Source text below:

Before fighting your demons challenges, you need to know your demons challenges. Perhaps one of the biggest challenges for someone who has the double-whammy of Adoption and Addiction present in her/his life is being able to identify what happened as traumatic. I don’t want to use that word lightly, but it is no longer the word that can only be applied to those of us who have been in combat. Research doesn’t lie. Consider some of these findings:
- Adopted adults have higher degrees of mental health issues.
- Adopted adults and adolescents are more likely to receive counseling.
- Adopted persons have an increased risk of substance use disorders in their lifetimes (50 percent higher, or 1 ½ x).
- Adoptees are more likely to have difficulties with drug and alcohol use, but also eating disorders, attention deficit disorder, suicide, and untimely pregnancies.
- Adoptees have been found to manifest a higher rate of personality disorders – antisocial personality, borderline personality.
- Although adopted persons often lead similar lives to non-adopted persons, they can experience circumstances needing to be overcome:
- Loss, grief,
- Identity development,
- Self-esteem,
- Lack of information about medical background (including mental health and addiction predispositions)
Q: Does this mean that relinquishment and adoption trauma predispose one to addiction?
A: They absolutely can.
I speak about adoption and addiction as someone with lived experience and as someone who offers services to people who struggle with either or both. It is thanks to both of those positions in life that I know that not thinking or talking about relinquishment and adoption – as well as addiction – is what propels the shame and trauma to thrive. I never talked about it in my youth, and I ignored my very own experience because I didn’t know how to find the language for it, and I didn’t want anyone to think that there was something wrong.
Research shows a significant overlap between relinquishment and addiction. It also points to other mental health issues such as eating disorders or ADHD. What I know about mental illness and recovery now is that they are both complex. Trauma happens due to complex circumstances of nature and nurture. It is no wonder that recovery has to also depend on complex circumstances – or rather, that it has to be addressed as something that would encompass all aspects of one’s life. I stopped drinking physically because of a medical detox, but I didn’t become healthy emotionally long into my sobriety. And it took me years to discover and rebuild my identity to the point where I could say I was mentally sound. Looking back on my life, I think of the few years when I still relied on nicotine after quitting drinking – what was that about? Other than physical dependence, why was I willingly putting toxic waste into my body? Well, it was perhaps because I wasn’t ready to give it up and because I didn’t have the psychological tools to do so. I still had to rely on something outside of myself to provide comfort, relief or even a break – many people say that smoking can be meditative and offers a pause in a busy day.

End of Source text.
Data for analysis below:

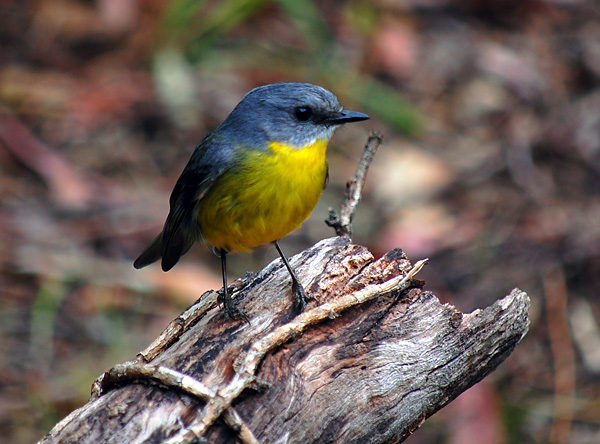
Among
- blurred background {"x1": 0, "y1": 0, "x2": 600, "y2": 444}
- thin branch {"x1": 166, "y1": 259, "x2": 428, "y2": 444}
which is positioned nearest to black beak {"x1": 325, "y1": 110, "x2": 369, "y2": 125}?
thin branch {"x1": 166, "y1": 259, "x2": 428, "y2": 444}

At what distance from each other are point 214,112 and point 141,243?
5.42 feet

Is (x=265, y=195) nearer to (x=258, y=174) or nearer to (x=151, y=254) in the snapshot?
(x=258, y=174)

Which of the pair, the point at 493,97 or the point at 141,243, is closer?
the point at 141,243

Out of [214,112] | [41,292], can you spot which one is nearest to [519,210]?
[214,112]

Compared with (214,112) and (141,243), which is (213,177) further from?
(214,112)

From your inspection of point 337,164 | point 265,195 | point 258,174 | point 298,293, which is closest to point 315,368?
point 298,293

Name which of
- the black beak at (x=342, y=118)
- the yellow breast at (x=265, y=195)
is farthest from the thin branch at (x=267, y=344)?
the black beak at (x=342, y=118)

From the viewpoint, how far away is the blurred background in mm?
5395

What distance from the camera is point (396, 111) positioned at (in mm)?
6973

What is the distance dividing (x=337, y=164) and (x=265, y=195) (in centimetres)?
356

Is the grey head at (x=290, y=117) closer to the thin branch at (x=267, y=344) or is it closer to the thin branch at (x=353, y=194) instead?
the thin branch at (x=353, y=194)

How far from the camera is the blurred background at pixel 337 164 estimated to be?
17.7 feet

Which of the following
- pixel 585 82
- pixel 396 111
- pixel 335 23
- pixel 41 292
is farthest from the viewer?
pixel 335 23

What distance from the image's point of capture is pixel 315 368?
2662 mm
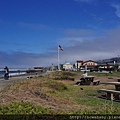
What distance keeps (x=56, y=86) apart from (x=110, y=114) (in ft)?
34.7

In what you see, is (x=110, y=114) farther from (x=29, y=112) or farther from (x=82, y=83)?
(x=82, y=83)

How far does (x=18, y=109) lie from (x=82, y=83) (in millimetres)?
15683

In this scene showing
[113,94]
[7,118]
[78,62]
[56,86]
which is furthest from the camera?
[78,62]

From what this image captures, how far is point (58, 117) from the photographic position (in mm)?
6023

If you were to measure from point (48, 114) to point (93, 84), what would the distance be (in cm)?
1543

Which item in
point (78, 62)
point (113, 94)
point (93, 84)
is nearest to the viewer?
point (113, 94)

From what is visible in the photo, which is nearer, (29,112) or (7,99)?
(29,112)

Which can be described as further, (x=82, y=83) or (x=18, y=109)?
(x=82, y=83)

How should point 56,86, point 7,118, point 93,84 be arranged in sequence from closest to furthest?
point 7,118 < point 56,86 < point 93,84

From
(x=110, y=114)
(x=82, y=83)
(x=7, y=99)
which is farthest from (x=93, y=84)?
(x=110, y=114)

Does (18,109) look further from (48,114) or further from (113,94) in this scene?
(113,94)

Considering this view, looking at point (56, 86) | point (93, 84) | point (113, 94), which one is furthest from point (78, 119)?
point (93, 84)

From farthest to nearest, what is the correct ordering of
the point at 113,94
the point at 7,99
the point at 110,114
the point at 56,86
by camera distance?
the point at 56,86 → the point at 113,94 → the point at 7,99 → the point at 110,114

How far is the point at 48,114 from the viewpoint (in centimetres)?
631
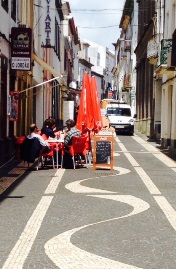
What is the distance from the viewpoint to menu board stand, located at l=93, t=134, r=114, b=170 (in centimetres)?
1739

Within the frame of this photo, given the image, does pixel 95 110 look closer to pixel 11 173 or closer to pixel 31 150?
pixel 31 150

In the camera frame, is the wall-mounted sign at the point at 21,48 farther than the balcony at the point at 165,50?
No

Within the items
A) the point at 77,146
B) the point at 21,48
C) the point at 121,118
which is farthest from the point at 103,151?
the point at 121,118

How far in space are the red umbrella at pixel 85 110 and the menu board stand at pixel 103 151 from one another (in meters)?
0.77

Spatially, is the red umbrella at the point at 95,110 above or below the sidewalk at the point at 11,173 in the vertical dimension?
above

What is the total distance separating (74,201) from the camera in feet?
37.0

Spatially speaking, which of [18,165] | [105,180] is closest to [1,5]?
[18,165]

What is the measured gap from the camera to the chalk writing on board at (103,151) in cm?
1742

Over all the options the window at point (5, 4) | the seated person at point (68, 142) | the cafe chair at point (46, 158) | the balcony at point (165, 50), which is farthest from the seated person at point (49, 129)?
the balcony at point (165, 50)

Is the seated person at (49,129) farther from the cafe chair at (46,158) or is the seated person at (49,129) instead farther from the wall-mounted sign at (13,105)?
the wall-mounted sign at (13,105)

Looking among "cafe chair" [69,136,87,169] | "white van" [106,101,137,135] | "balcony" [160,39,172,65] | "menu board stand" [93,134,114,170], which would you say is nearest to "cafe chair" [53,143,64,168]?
"cafe chair" [69,136,87,169]

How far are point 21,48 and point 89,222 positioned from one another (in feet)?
42.2

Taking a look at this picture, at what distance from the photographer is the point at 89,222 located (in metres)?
9.12

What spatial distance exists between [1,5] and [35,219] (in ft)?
36.9
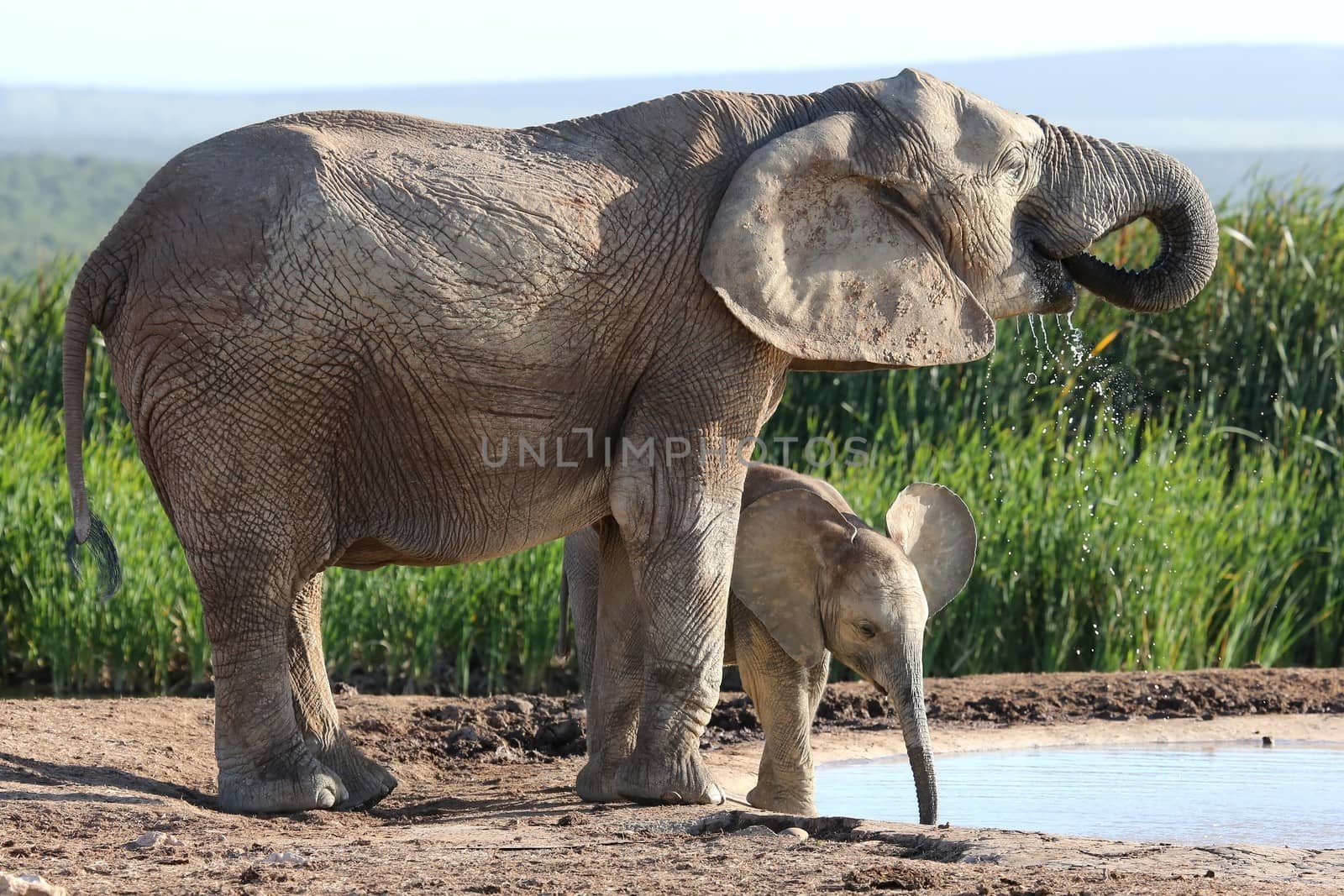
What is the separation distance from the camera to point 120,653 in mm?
9156

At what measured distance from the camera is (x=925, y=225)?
19.6 ft

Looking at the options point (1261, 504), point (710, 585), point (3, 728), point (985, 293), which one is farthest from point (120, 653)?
point (1261, 504)

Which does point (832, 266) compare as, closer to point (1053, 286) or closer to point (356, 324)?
point (1053, 286)

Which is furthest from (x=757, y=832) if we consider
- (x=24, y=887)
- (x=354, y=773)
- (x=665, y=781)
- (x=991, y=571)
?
(x=991, y=571)

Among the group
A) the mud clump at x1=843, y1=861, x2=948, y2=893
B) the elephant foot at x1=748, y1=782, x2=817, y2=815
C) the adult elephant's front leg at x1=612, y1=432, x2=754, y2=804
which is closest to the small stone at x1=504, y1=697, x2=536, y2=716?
the elephant foot at x1=748, y1=782, x2=817, y2=815

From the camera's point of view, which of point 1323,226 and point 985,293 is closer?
point 985,293

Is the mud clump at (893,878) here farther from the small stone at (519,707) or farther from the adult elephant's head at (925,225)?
the small stone at (519,707)

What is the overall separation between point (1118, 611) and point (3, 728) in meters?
5.45

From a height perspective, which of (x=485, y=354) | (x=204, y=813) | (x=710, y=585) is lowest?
(x=204, y=813)

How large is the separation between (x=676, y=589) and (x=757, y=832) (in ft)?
2.93

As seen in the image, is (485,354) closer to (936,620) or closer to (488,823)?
(488,823)

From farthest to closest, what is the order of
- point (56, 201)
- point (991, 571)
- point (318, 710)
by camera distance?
point (56, 201)
point (991, 571)
point (318, 710)

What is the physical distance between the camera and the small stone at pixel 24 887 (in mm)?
3711

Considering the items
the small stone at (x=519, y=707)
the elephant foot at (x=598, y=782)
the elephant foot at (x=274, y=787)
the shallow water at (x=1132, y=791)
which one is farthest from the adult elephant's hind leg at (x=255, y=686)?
the small stone at (x=519, y=707)
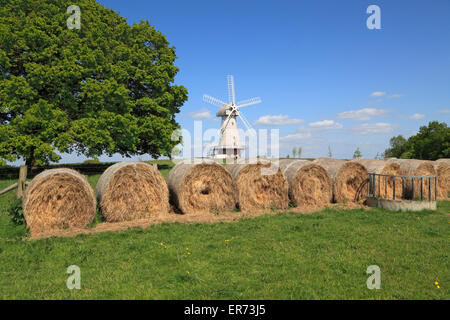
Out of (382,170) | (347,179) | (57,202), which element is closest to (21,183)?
(57,202)

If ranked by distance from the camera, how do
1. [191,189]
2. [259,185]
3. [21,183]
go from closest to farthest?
[191,189], [21,183], [259,185]

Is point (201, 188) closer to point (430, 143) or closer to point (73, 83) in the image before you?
point (73, 83)

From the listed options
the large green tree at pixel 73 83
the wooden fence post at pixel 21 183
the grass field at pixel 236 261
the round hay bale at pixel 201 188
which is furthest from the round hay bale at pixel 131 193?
the large green tree at pixel 73 83

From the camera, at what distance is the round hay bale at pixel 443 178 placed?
16.5 m

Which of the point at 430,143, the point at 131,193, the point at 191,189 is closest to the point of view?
the point at 131,193

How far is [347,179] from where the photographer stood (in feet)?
43.9

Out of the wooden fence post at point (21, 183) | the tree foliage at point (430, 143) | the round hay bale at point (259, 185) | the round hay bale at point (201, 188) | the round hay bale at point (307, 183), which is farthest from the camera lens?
the tree foliage at point (430, 143)

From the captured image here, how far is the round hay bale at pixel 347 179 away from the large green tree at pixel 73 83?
1317 centimetres

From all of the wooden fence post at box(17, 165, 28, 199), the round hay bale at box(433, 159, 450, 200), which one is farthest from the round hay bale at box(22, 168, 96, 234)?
the round hay bale at box(433, 159, 450, 200)

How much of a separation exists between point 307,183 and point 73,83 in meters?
16.3

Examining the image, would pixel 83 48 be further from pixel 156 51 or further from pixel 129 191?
pixel 129 191

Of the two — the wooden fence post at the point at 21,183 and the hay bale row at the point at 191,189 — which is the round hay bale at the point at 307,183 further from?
the wooden fence post at the point at 21,183

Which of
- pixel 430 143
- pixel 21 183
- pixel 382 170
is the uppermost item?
pixel 430 143
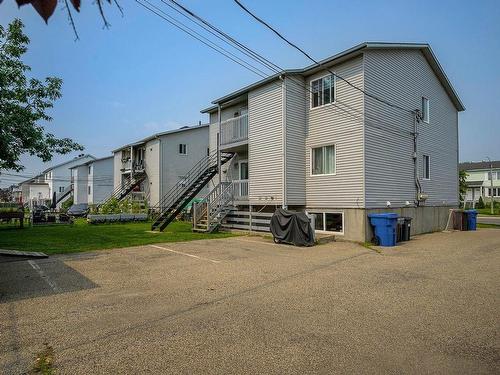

End of Data for analysis.

*Work instructions*
[A] Can you reproduce the part of the piece on adoption and addiction that opens with "Before fighting your" and closes with "higher, or 1 ½ x)."?
[B] Could you take the piece on adoption and addiction further, carrying it on from the point where it stops?
None of these records are needed for the work here.

*Answers to the tasks*
[A]
Before fighting your demons challenges, you need to know your demons challenges. Perhaps one of the biggest challenges for someone who has the double-whammy of Adoption and Addiction present in her/his life is being able to identify what happened as traumatic. I don’t want to use that word lightly, but it is no longer the word that can only be applied to those of us who have been in combat. Research doesn’t lie. Consider some of these findings:
- Adopted adults have higher degrees of mental health issues.
- Adopted adults and adolescents are more likely to receive counseling.
- Adopted persons have an increased risk of substance use disorders in their lifetimes (50 percent higher, or 1 ½ x).

[B]
In his book In The Realm of Hungry Ghosts, Dr. Gabor Mate wrote:
“As we delve into the scientific research, we need to avoid the trap of believing that addiction can be reduced to the actions of brain chemicals or nerve circuits or any other kind of neurobiological, psychological, or sociological data. A multi-level exploration is necessary because it’s impossible to understand addiction fully from any one perspective, no matter how accurate. Addiction is a complex condition, a complex interaction between human beings and their environment. We need to view it simultaneously from many different angles – or, at least, while examining it from one angle, we need to keep the others in mind. Addiction has biological, chemical, neurological, psychological, medical, emotional, social, political, economic, and spiritual underpinnings – and perhaps other I haven’t thought about. To get anywhere near a complete picture we must keep shaking the kaleidoscope to see what other patterns emerge.”
Photo by Malcolm Lightbody on Unsplash
Kaleidoscope – what a great description, indeed. This is why I say that addiction and trauma stories are very complex. And adoption stories can be exponentially more complex because of their overlap. To say that I had a trauma as the result of being relinquished is only a partial explanation. To say I have adoption attachment and identity issues as the result of chronic developmental/relational trauma is true, yet only a fragment of that kaleidoscope that Dr. Mate’ describes. To say that I was addicted and recovered is, again, only one part of the story.
All of these things are accurate, but I need to consider them together to gain a more comprehensive picture of my very complex identity. I encourage you to look at your own experiences and your own traumas through that kaleidoscopic prism. See all the nuances and how the light hits as you look at the pieces up close – and then start turning the kaleidoscope to form new patterns, rearrange them, and create a new and better picture.